Checked hier(7) and didn't see mentioning it. Internet says /usr/local/www is the one. I'd used /srv/domain.com in Linux. I'd like to know the proper and recommended directory for website data in FreeBSD. I'll install www/wordpress with www/nginx on my server. Thanks.


----------



## Alexander88207 (Sep 30, 2021)

1+ for /usr/local/www 
I know this only that you put the web stuff in /usr/local/www


----------



## ShelLuser (Sep 30, 2021)

As always it depends on context, there really isn't a "best" solution here.

For a server you could opt for moving it into the homedirectory of users so that it'll be easier for them to access and easier for the administration to safeguard ("backup") said data.

For personal use you could consider the same approach, or perhaps use the default of /usr/local/www. Of course this could be considered a minor security concern because if you're using default locations and/or settings you're _also_ providing possible attackers with some basic options to try out. For example: pretty much everyone knows about /tmp and thus attackers often try to dump their scripts there in order to try and exploit local root glitches. Obvious solution: don't use /tmp or make sure it doesn't allow file execution.

But I digress.

In the end anything will do, as long as you don't start messing things up by using obviously bizarre locations such as, for example, /usr/src/www or such. When in doubt I often resort to  a location in /opt to move things outside of the regular hierarchy, I also often use this to store my jails.

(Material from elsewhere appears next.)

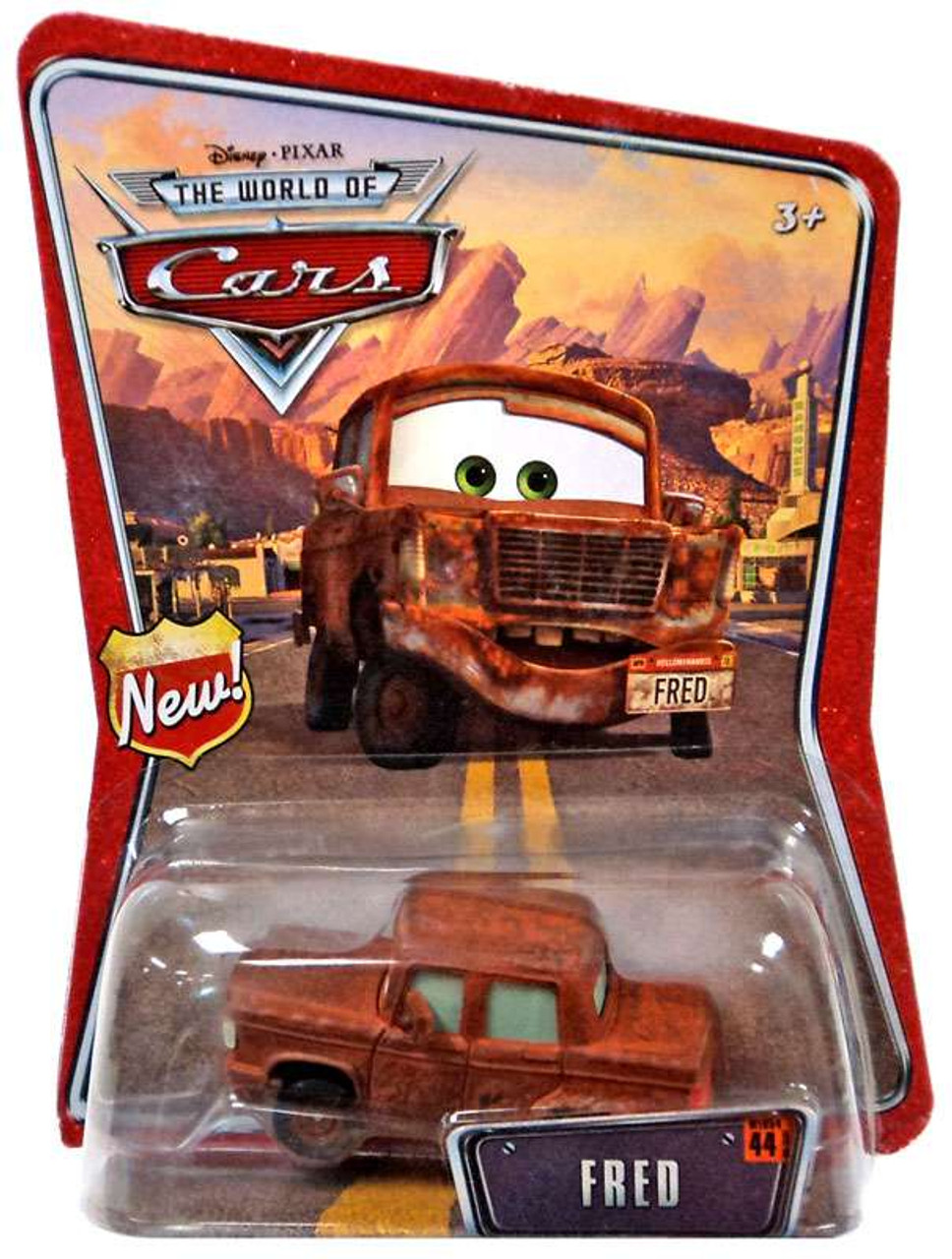 Disney Cars The World of Cars Fred Diecast Car #44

Your milage may vary of course.

Hope this can give you some ideas.


----------



## mer (Sep 30, 2021)

If your system is using ZFS, create a new dataset to hold it.  Sets you up for good security  practices and backing up the data.


----------



## Tieks (Oct 3, 2021)

ShelLuser said:


> When in doubt I often resort to a location in /opt


Where in hier(7) can we find /opt? Used to Linux?




mer said:


> If your system is using ZFS, create a new dataset to hold it. Sets you up for good security practices and backing up the data.


Exactly. Security is especially important here because PHP/Wordpress will be targeted by script kids. You can find a recent example of it here. Make sure you pay attention to file permissions and use non-standard directory names whenever possible. Most of all, keep your software up-to-date. Scripted attacks mostly use known vulnerabilities, with up-to-date software you don't have to worry.


----------



## msplsh (Oct 3, 2021)

/var/www and /var/apache2 are also terrible options I have seen as defaults.

/usr/local/www is pretty good, but if you do the ZFS dataset thing, I did some poking about and the suggestion was to mount it in /media


----------



## ShelLuser (Oct 4, 2021)

Tieks said:


> Where in hier(7) can we find /opt? Used to Linux?


Nope, Sun Solaris. Learn your basics


----------